Domain similarity Within the field of NLP, researchers have explored various methods for measuring domain similarity in the context of domain adaptation including using target vocabulary covered rate and language model perplexity(Dai et al., 2019). However, these methods work well under the assumption that there are sufficient data from the source and target distribution. Therefore, in our work we adopt non-parametric statistical hypothesis testing framework to detect shift without knowing the actual parameters of the population.


Shift detection in NLP Within NLP, Arora et al. (2021) focused on out-of-distribution texts and two approaches for detection. Shifts are categorized into background shift and semantic shift. Model calibration and density estimation are investigated for shift detection across 14 pairs of natural language understanding datasets. Comparing density estimation methods and calibration methods. We investigate different types of shifts than these works.

Given the importance of shift detection, a number of datasets have been developed (Koh et al., 2021; Malinin et al., 2022), however, they are not for the widely used task of NER.

Our work adds to this existing literature. First, we employ widely used labelled NER datasets and compare not only changes in fields (e.g. science to finance) but also changes in text style (e.g. news style text to social media style text). Second, we test the impact of representation choice on shift detection. Lastly, we provide new evidence for the performance impact of distribution shifts on task performance.
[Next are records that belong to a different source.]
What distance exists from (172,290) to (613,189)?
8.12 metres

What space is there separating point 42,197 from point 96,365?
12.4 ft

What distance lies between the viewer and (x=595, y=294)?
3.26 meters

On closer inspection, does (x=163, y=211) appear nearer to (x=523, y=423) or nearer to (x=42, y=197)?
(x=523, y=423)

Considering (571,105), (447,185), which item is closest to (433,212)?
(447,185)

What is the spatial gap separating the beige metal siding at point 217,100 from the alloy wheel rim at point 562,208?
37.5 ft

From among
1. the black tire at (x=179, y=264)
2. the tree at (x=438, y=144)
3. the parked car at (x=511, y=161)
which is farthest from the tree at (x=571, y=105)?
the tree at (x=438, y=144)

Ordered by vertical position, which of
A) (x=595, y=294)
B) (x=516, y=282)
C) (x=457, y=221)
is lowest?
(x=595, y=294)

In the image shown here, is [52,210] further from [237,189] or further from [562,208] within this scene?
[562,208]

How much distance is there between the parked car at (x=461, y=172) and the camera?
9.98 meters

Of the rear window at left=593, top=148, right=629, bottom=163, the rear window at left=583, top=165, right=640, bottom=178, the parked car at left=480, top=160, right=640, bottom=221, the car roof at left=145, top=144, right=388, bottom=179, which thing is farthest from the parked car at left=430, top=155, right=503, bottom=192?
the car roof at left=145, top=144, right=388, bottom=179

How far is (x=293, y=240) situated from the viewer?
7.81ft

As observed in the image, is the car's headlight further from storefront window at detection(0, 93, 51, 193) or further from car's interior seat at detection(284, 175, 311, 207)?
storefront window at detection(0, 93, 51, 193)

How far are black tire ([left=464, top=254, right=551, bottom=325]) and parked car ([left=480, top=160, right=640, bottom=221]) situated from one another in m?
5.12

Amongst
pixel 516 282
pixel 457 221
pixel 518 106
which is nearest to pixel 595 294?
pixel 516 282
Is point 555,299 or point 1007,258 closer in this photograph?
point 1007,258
Table 1 List of annotated datasets for English NER from different domains

3 Methodology

Our methodology consists of the following steps: data collection; representation choice; statistical hypothesis testing and shift impact measurement. For data collection, we acquire datasets from different domains. Domains are characterized by their language usage arising from the style employed to the use of language particular to given field usage. For all datasets, both the space of input text and the space of labels are considered. In terms of representations, two types of representations are used for the input and one for labels. Statistical hypothesis testing appropriate for each representation is used to detect distribution shifts. The calculated statistics are then used to measure the extent of a shift. Lastly, the impact of each shift on model performance is determined. We now walk through each of these steps in detail.

3.1 Data collection

We collected 12 datasets from different domains covering news, social media, encyclopedic content, finance, science, emails, and business. Table 1 shows the list of datasets with the published year, document source, domains and the number of entity types. Table 2 shows the list of datasets and their entity types. We group the datasets into five categories, which we now describe in-turn.
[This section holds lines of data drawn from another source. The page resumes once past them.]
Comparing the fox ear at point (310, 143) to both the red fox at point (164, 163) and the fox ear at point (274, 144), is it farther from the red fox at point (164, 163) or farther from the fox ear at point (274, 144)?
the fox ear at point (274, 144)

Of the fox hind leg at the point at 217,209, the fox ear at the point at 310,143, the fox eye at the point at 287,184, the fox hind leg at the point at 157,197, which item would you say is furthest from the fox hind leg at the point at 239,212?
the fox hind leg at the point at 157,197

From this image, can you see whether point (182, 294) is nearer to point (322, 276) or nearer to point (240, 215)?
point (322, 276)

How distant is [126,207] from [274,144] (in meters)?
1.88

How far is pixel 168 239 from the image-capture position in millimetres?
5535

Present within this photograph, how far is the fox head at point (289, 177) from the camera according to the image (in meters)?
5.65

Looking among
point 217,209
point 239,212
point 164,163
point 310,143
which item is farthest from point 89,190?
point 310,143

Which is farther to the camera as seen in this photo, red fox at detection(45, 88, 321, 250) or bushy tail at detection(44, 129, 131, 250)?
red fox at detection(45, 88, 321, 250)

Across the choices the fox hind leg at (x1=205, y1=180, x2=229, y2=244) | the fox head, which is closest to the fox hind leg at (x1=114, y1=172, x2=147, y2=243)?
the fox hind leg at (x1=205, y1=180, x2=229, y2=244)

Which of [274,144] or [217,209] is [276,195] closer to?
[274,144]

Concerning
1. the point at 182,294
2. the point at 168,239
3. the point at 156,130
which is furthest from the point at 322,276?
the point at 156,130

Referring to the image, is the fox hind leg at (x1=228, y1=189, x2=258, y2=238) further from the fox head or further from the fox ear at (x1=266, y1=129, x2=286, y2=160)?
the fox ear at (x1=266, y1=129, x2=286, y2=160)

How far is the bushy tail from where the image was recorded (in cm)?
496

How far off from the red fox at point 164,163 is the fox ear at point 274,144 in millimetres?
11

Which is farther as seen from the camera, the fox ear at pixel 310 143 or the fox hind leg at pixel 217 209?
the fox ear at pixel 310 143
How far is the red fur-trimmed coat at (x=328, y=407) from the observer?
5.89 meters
Table 2 List of NER datasets with corresponding entity types

3.1.1 Wiki data

GUM (Zeldes, 2017) (the Georgetown University Multilayer Corpus) is collected and expanded as part of the curriculum of a course. The current corpus contains texts from public wikis (e.g. Wikinews, Wikivoyage, wikiHow, Wikipedia) as well as social media sites (e.g. Reddit, Youtube). Example types include event, time, animal and abstract. Wikigold (Balasuriya et al., 2009) is a gold-standard NER dataset sourced from Wikipedia. Wikigold has standard types such as person and organization.

3.1.2 Informal text

Formal texts such as in news and Wikipedia are normally verified by multiple people sometimes even experts. Hence, the majority of text has correct grammar and spelling. In comparison, user-generated informal data such as social media texts, often contain less formal language usage characterized by slang, poor grammar, misspellings, the use of satire, etc. BTC (Derczynski et al., 2016)(Broad Twitter Corpus) is a NER dataset where the source data is from Twitter that not only has tweets on general topics but also on specific topics such as disasters. BTC includes 3 types: person, location and organization. WNUT17 (Derczynski et al., 2017) is a NER dataset where the text sources are Reddit, Twitter, YouTube and StackExchange comments. WNUT17 focuses especially on emerging and rare entities. The dataset contains 6 types, including creative, corporation and product besides common types. CEREC (Dakle et al., 2020) is a large-scale corpus for entity resolution in email conversations. The emails are taken from the first large public corpus the Enron Email Corpus (Klimt & Yang, 2004) which contains emails of 150 employees of the Enron Corporation. Cerec contains standard types such as person and digits type.

3.1.3 Specific fields

AnEm (Ohta et al., 2012) is a corpus annotated with species-independent anatomical entity mentions. The texts are from academic papers from the biomedical scientific literature. AnEm contains 11 domain-specific types such as organ, cell and organism_substance. i2b2 (Uzuner, ö., Luo, Y., Szolovits, P., 2007) is a corpus that contains unstructured clinical notes from the Research Patient Data Registry at Partners Healthcare. The dataset consists of 8 types such as hospital, phone and doctor. SEC-filings (Salinas Alvarado et al., 2015) (U.S. Security and Exchange Commission filings) is a randomly selected and manually annotated finance dataset. The texts are from public-domain financial reports. The dataset includes standard types from CoNLL, i.e. organization, person, location and misc. SciERC (Luan et al., 2018) is a dataset that includes annotations for scientific entities in 500 scientific abstracts from AI conferences and workshop proceedings. The dataset focuses on scientific related types including material, method and task. Re3d (Dstl & Laboratory, n.d.) was constructed from documents that are relevant to the defence and security analysis domain, specifically, focusing on the topic of the conflict in Syria and Iraq. It includes domain-specific types such as weapons and military platform.

3.1.4 News

CoNLL-03 (Tjong Kim Sang & De Meulder, 2003)Footnote 1 is a dataset where the texts are taken from the Reuters news stories from 1996 to 1997. It contains the standard types including person, location, organization and misc.

3.1.5 General

OntoNotes (Weischedel et al., 2017)Footnote 2 is a large annotated corpus that consists of various genres of texts including news, conversational telephone speech, weblogs, newsgroups, broadcast, and talk shows). OntoNotes include a large variety of types (18) including common types and less common ones such as money and percent.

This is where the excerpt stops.